Since the move to Interland and its BlueHALO shared hosted platform in September 2003, InDIMENSIONS has seen 99.95-percent uptime for the Web servers running on Windows Server 2003. “That’s the best availability that we’ve ever had,” says Bowern, and the only interruptions have been for patches or other planned maintenance. “The speed of the reboots makes them virtually unnoticeable to our user communities,” he says.
The hours that Bowern and his team no longer spend troubleshooting issues with server availability — plus the weeks of work required to switch hosting providers in the past — are now dedicated to creating new and improved Web site features for InDIMENSIONS clients. “For us, availability and reliability are even more critical than introducing new functionality,” he says. “Windows Server 2003 and Interland have proved that they can deliver that uptime.”

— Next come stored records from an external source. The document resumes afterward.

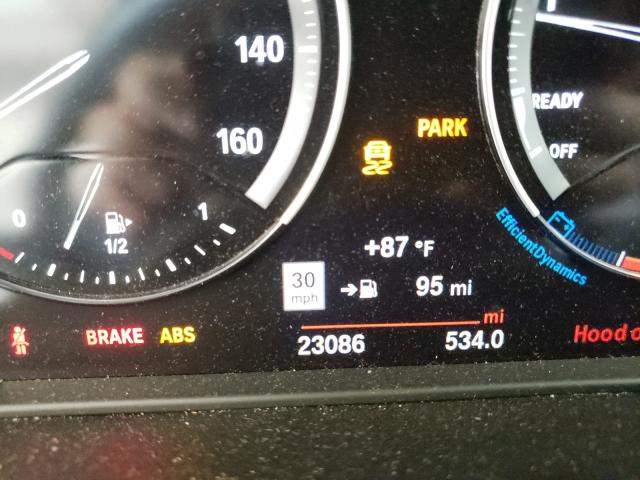 2019 BMW X1 SDRIVE2 WBXHU7C50K3H44454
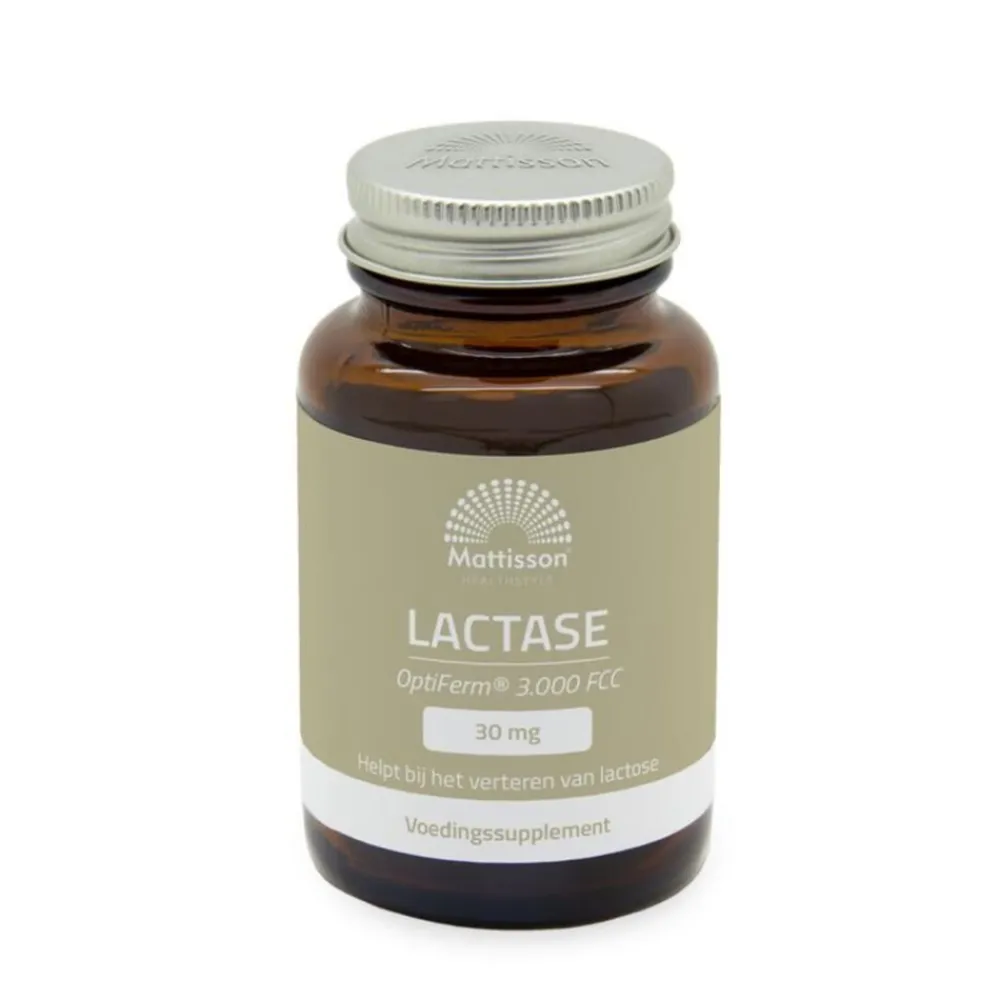 Lactase OptiFerm 3000 FCC 90 capsules^Mattisson Best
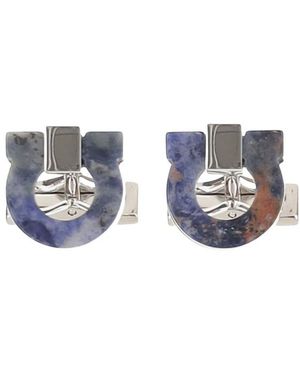 Ferragamo Cufflinks & Tie Clips - Azul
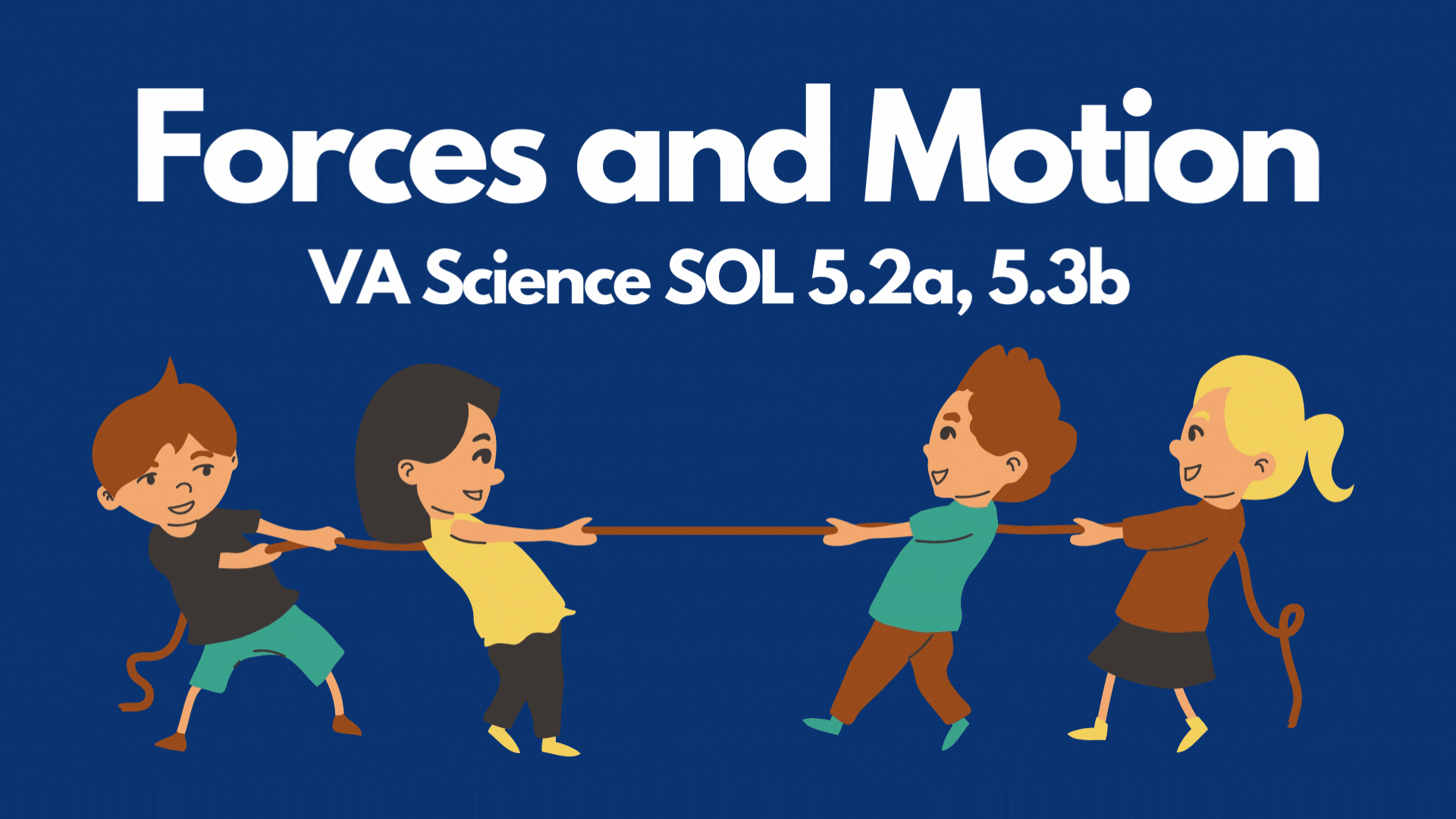 Force and motion cover page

30 Countries, 99.99-percent Uptime
The value of server reliability and availability is no less crucial for Enterasys Networks, which provides Secure Networks solutions for enterprise customers worldwide. With offices in more than 30 countries, Enterasys relies heavily on having its e-mail system, enterprise data centers and other network services available continuously in all time zones.

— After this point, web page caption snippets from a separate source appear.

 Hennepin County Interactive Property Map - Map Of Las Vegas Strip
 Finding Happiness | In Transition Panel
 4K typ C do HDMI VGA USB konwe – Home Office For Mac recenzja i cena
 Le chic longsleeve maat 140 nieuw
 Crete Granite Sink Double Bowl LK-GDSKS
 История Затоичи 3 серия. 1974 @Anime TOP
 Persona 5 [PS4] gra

In migrating its Microsoft Windows NT 4.0 and Windows 2000 Server-based infrastructure — which included Active Directory servers, Exchange 2000 servers, ISA Server, SQL Server 2000 and numerous other systems — to Windows Server 2003, Enterasys has averaged more than 99.99-percent uptime as well as other server performance benefits.
“Network security and reliability is the key to our business, and I don’t think we’ve ever had an unplanned shutdown that was related to Windows Server 2003,” says Rich Casselberry, head of IT system administration for Enterasys. Casselberry adds that planned server maintenance is much faster with the new operating system, and he has noticed that patches and upgrades require reboots less often than before. “Also, through improved scalability and consolidation, we’ve reduced our server environment from 700 to 310 boxes, so patches are not only faster but there are less of them to do,” says Casselberry. “Because we’re doing less maintenance work, our staff is handling at least 45 percent more projects for the company than we were a year ago.”
All of which encourages Microsoft’s Garzia and the rest of the Windows Reliability group. Meanwhile, they’re continuing to develop improvements that will be incorporated into the Windows Server 2003 Service Pack 1 release due later this year, as well as for the next version of the operating system, code-named “Longhorn.”
“Building the greatest possible reliability into our products is really part of everyone’s job at Microsoft,” says Garzia. “My team is just at the core of that effort, and works to ensure we don’t miss any opportunities.”